Friday, February 10, 2012

perks of being a wallblogger


photos of actual pages i use actual pens and paints and stamps on.
i think too often.
while, yes this blog is mainly for my photography... i also use it for personal use. because really thats what photography is for me. its how it should be for anyone who is a photographer.

i have just about every social media out there for miscellaneous reasons, i guess i just like expressing myself through different ways. for instance, pinterest is pretty fun for ideas and dreaming. twitter is fun to be obnoxious with my best friends and sister. and Facebook is to pretty much waste time. {these other places are so not time wasters....} i have an other blog that remains private  {with exception of three important people} google plus is really only for the people who don't have Facebook and then there is aim and livejournal... just kidding. and for those iPhone people theres instagram. voxer. game center. blah blah blah...

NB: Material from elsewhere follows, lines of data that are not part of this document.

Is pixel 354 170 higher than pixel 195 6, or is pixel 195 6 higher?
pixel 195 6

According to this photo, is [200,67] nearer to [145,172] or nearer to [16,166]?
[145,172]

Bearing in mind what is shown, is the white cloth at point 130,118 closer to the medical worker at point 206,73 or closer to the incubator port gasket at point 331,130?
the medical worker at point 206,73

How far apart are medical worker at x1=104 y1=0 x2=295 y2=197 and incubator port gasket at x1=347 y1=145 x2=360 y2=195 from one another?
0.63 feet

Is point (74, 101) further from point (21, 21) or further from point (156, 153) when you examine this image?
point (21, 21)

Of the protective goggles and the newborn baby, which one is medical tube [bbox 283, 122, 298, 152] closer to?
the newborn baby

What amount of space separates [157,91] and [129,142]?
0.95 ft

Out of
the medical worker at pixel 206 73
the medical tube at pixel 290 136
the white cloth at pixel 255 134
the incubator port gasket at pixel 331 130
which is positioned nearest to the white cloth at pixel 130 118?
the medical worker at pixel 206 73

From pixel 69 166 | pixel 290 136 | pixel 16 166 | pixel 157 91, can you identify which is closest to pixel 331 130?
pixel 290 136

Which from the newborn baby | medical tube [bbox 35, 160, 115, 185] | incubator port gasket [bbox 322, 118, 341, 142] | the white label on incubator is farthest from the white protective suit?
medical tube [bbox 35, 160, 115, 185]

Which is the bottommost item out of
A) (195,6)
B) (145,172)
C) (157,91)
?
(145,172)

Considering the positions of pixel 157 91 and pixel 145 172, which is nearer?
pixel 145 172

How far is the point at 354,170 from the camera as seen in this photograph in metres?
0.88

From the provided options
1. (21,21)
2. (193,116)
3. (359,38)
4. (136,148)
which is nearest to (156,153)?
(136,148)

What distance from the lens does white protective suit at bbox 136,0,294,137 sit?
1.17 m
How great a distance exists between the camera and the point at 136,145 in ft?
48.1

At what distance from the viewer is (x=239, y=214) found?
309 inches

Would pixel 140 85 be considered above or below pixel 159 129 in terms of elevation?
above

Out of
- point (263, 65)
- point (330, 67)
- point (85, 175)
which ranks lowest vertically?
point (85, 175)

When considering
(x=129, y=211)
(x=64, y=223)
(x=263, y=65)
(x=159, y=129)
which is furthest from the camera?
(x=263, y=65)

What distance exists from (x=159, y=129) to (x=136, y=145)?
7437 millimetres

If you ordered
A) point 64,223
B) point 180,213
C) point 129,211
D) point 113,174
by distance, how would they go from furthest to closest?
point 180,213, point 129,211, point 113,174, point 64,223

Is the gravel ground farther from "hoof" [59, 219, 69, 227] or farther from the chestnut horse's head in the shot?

im plugged in. always. {I'm not bragging about this. its a disease - ask my mom. she will testify to this fact}

I've never been someone who is afraid to say what i feel or even share it with strangers. I don't know why that is the case. i guess i often feel like if i don't tell someone, if i don't share the smallest of fractions* .. it didn't happen. and i like things happening. so i share share share. once upon a time i was shy and reserved, and according to my grandma it wasn't until i met two best friends when i was 10 that i finally "came out of your shell" as she puts it. i don't know exactly what it was about them that made me become less reserved but here i am. i am grateful for them.

i am grateful for everyone i have had or still have in my life. isn't it all about that? meeting people, learning from them. people shape us. music shapes us. events can shape us. for better or worse.

so instead of regretting something you did or didn't do. just realize that it was a good thing. because you can learn from it and grow from it. {if you choose to.. sometimes i choose not to..}

its a whole lot of sap. this post. sap and rambling. and nonsense.

i digress...

the point of this post was to really only validate my self. a blog is a blog. its an online "journal" of sorts. its my place.  i am my own boss on here. i can share what i want. i can keep things to my self. i can tell you about this new song i have been obsessed with. i can share a photo my friend took. i can ramble feelings about everything and nothing. i can change my header as often as i would like and i can stay up until midnight on a thursday night to say this all.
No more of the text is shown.